**YOUR OBJECTIVE**:
Starting with the line that contains "костерок на рыбалке 24 06 18", copy every line through the end of the listing, exactly and only those. No pictures should appear in the copy.
= = = = = = =
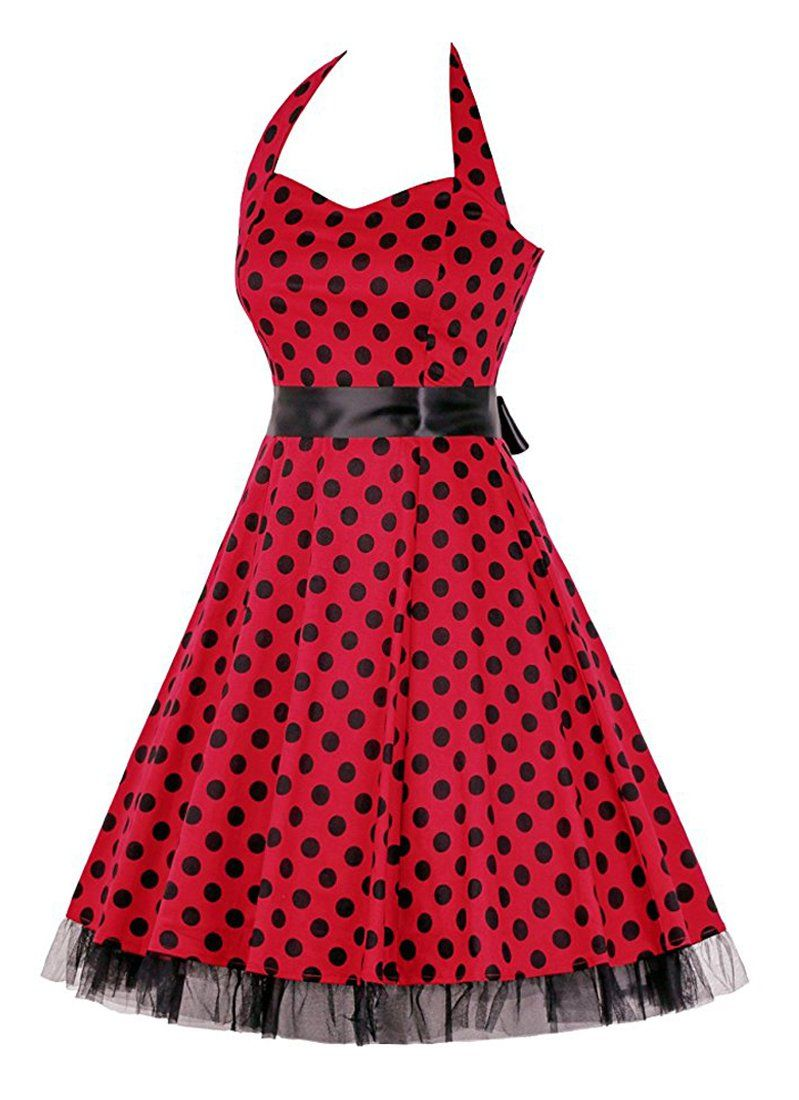 d3eea28446a Killreal Womens Vintage 1950s Rockabilly Polka Dot Holiday Cocktail Dress  for Christmas Red Black XLarge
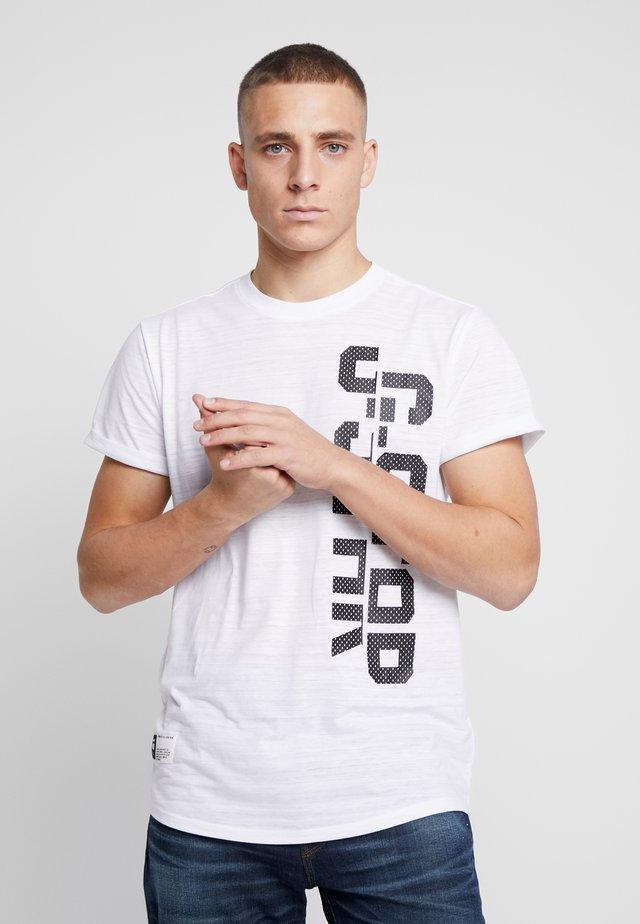 LASH GR - T-shirts print - white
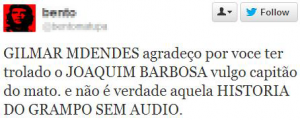 Racismo contra Joaquim Barbosa no Twitter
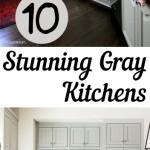 gray kitchens, kitchens, beautiful kitchens, gorgeous kitchen, popular pin, interior paint colors, kitchen paint colors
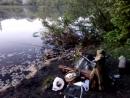 костерок на рыбалке 24 06 18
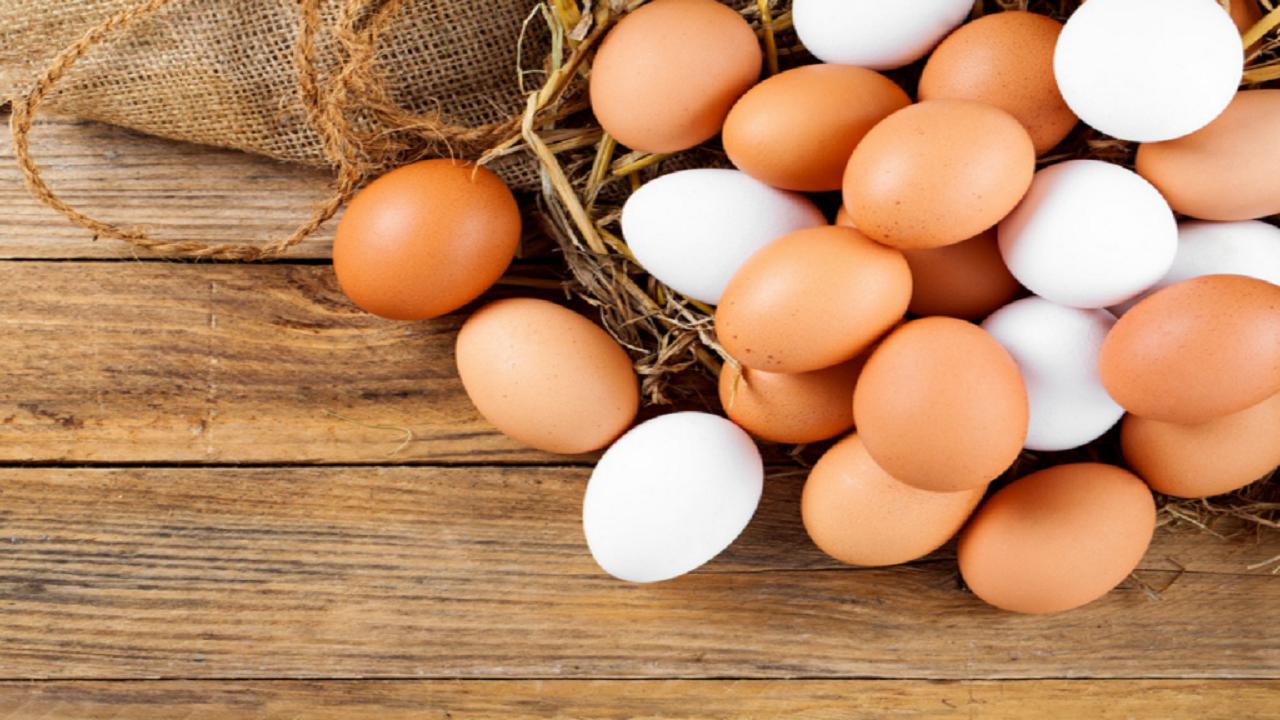 گران فروشی ۸۵ میلیون ریالی تخم مرغ در خراسان رضوی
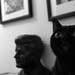 Harriet and JFK by entheos_fog
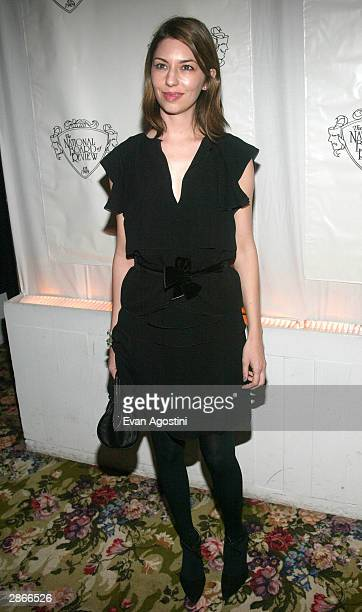Director Sofia Coppola winner for the Special Filmmaking Achievement award attends the National Board Of Review Of Motion Pictures 2003 Annual Awards...
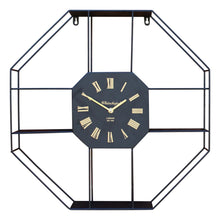 Load image into Gallery viewer, Black metal clock with shelving display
= = = = = = =
**TASK RESULT**:
 костерок на рыбалке 24 06 18
 گران فروشی ۸۵ میلیون ریالی تخم مرغ در خراسان رضوی
 Harriet and JFK by entheos_fog
Director Sofia Coppola winner for the Special Filmmaking Achievement award attends the National Board Of Review Of Motion Pictures 2003 Annual Awards...
 Load image into Gallery viewer, Black metal clock with shelving display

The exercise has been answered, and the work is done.